The new proposal affects ranges, not individual salaries, so it would not instantaneously herald five-figure raises for all top city employees. It would also not immediately impact Boston’s lowest-paid workers. Salary ranges for City Council staff, for example, begin in the mid $40,000s, and some grave diggers working full time are paid less than $37,000, according to January 2022 data. According to data provided by the city, as of January, many full-time paraprofessionals, custodians, and cafeteria managers were paid less than $40,000.
Those salaries can be tough to square with city residency requirements, which mandate that most workers live within Boston city limits for 10 years. That often leaves the most junior, and lowest paid, city employees struggling to afford housing in a city where rents and home prices are skyrocketing. Boston was ranked the fourth most expensive city for renters in the United States, with a median monthly rent of $2,600 on a newly listed one-bedroom apartment, according to a July report by rental company Zumper.
Lawrence said the Wu administration is committed to examining the compensation of its lowest-paid workers, too, though the city has not done a comprehensive review comparing their earnings to wages in peer cities. Lawrence said her team has conducted more targeted studies of certain departments where compensation seemed low.
Councilor Frank Baker said he would support the increases Wu proposed, but hopes they lead to broader discussions about higher wages for the city’s lowest earners. He cited the need to raise pay for security guards and EMS workers in particular.

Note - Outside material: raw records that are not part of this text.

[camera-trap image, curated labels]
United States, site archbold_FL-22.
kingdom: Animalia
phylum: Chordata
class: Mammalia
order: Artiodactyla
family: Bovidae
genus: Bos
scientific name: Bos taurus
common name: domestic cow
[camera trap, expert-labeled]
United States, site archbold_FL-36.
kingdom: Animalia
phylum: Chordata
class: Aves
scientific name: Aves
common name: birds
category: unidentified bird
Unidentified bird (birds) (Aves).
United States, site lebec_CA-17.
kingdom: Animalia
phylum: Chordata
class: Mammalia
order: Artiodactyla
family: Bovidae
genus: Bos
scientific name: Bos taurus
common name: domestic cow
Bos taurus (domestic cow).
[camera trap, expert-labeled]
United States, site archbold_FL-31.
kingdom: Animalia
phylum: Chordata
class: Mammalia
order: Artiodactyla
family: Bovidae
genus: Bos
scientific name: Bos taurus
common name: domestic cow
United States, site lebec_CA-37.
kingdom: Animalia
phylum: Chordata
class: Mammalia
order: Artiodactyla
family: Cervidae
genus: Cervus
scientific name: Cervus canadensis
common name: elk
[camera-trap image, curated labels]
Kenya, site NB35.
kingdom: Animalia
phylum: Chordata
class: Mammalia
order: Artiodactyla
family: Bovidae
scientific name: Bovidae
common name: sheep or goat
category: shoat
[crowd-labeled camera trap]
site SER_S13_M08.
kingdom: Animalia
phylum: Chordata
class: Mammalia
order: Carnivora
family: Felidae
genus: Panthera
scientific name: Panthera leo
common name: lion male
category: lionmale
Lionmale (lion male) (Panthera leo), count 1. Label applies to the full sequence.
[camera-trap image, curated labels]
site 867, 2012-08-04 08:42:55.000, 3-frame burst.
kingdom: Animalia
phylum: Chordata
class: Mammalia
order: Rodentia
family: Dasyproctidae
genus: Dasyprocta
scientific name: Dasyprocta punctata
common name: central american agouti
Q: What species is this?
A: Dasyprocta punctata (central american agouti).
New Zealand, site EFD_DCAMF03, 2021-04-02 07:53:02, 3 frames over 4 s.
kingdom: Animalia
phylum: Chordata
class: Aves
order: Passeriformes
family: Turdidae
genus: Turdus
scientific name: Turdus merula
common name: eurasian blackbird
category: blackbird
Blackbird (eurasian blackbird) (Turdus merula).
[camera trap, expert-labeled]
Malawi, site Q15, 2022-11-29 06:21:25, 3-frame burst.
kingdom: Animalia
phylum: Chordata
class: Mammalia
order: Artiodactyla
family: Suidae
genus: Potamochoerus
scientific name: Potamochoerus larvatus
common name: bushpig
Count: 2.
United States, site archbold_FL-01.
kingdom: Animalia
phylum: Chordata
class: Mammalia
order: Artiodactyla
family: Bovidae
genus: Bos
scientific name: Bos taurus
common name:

“We’re trying to run a city government, and the pay structure that we have just isn’t enough to attract talent. You can only get so far on, ‘I want to give back to my city,’ or, ‘I want the experience,’” Baker said. “We need to pay more.”
For many city workers, wages are set through union contracts, which typically include modest raises when they are renegotiated every few years. When Wu entered office in November, the city’s contracts had expired with all its municipal unions, and many are still being debated.
In its new three-year contract, inked last month, the Boston Teachers Union secured wage increases of 9.5 percent.
City officials said workers have also received raises over the last few years through cost of living adjustments and compensation reviews.
Baker said the city should look beyond the annual raises common in union contracts and consider broader reforms to city workers’ salary structures.
Sam Dillon, who heads the firefighters union, which is currently negotiating a contract with the city, called Wu’s proposal “very positive.”
“I’m very encouraged by the fact that the mayor shares our belief that public employees and city of Boston employees deserve to be fairly and competitively compensated for their jobs,” Dillon said Monday. With inflation and the city’s expensive housing market, he said, he’d like to see all city employees considered for raises.